UNESCO Notifies Best Practices for Preserving Underwater Heritage

The United Nations Educational Scientific and Cultural Organisation (UNESCO) recently decided to establish a Register of best practices for the safeguarding of underwater cultural heritage. The decision was followed by an invitation by the Conference of States Parties for countries to provide best practice examples for projects that ensure the lasting protection of underwater archaeological sites or remains, the sustainable management of sites, notable efforts to give the public access to such vestiges, or the inclusion of local communities in underwater heritage management.

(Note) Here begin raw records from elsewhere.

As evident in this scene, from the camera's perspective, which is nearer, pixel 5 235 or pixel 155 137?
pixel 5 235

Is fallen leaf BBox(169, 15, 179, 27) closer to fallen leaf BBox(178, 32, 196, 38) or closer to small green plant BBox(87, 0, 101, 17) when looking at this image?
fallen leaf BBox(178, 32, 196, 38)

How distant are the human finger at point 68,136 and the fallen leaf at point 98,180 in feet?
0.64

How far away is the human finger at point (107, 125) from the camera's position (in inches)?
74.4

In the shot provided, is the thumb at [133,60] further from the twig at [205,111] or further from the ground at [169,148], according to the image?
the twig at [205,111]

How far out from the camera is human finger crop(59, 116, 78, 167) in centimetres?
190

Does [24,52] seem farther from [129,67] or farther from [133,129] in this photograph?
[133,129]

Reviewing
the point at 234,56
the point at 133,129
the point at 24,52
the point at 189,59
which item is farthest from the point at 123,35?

It needs to be noted here that The Convention on the Protection of the Underwater Cultural Heritage was adopted in 2001. It aims to help save ancient shipwrecks, sunken cities, decorated grottos and any other underwater cultural vestiges from increasing pillaging and destruction by treasure hunters.

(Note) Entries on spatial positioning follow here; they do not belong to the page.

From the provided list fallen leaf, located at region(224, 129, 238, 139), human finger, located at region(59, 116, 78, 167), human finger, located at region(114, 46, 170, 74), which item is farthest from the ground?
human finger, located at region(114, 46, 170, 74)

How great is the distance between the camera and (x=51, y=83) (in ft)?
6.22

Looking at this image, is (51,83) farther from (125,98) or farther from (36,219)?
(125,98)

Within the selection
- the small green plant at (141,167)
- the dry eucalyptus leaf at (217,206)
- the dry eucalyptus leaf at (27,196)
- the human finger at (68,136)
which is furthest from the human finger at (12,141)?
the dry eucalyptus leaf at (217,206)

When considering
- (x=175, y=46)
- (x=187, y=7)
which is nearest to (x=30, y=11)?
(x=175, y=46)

Designed to preserve underwater heritage, the Convention also seeks to promote public access to this heritage and to stimulate archaeological research. Fifty-six countries have ratified the Convention to date. Interestingly, India is not a party to this Convention. India’s absence from this Convention is strange since India does claim to have an entire Dwarka city submerged of the coast of Gujarat.

The Conference of States Parties have recognized the following seven examples of best practices for the preservation of underwater cultural heritage:

  1. Underwater Archaeology Museum, Playa Bonita, Campeche, Mexico
  2. Involving local communities with their own cultural heritage at the Nevado de Toluca, Mexico
  3.  PROCASC programme for 130 sites of underwater heritage in Mar de Cascais (Sea of Cascais), Portugal
  4. 4 Cap del Vol and Cala Cativa shipwrecks. Study of trade, Port de la Selva, Alt Empordà, Catalonia, Spain
  5. Deltebre I, The History of a Wreck, Deltebre, Baix Ebre, Catalonia, Spain
  6. Legal protection of Andalusia’s underwater archaeological heritage, Andalusia, Spain
  7. The Bou Ferrer Wreck, Villajoyosa, Alicante, Spain

UNESCO has also agreed to send experts to study Mayan heritage sites on the floor of Lake Atitlán in Central America at the request of Guatemala. Several submerged archaeological sites were discovered in 1996 in Lake Atitlán, the deepest lake in Central America. Among them is a Mayan villages known as Samabaj, which retains the remains of domestic structures and religious monuments. The village appears to have been built on an island that was submerged, possibly because of a volcanic eruption, a landslide or another natural disaster.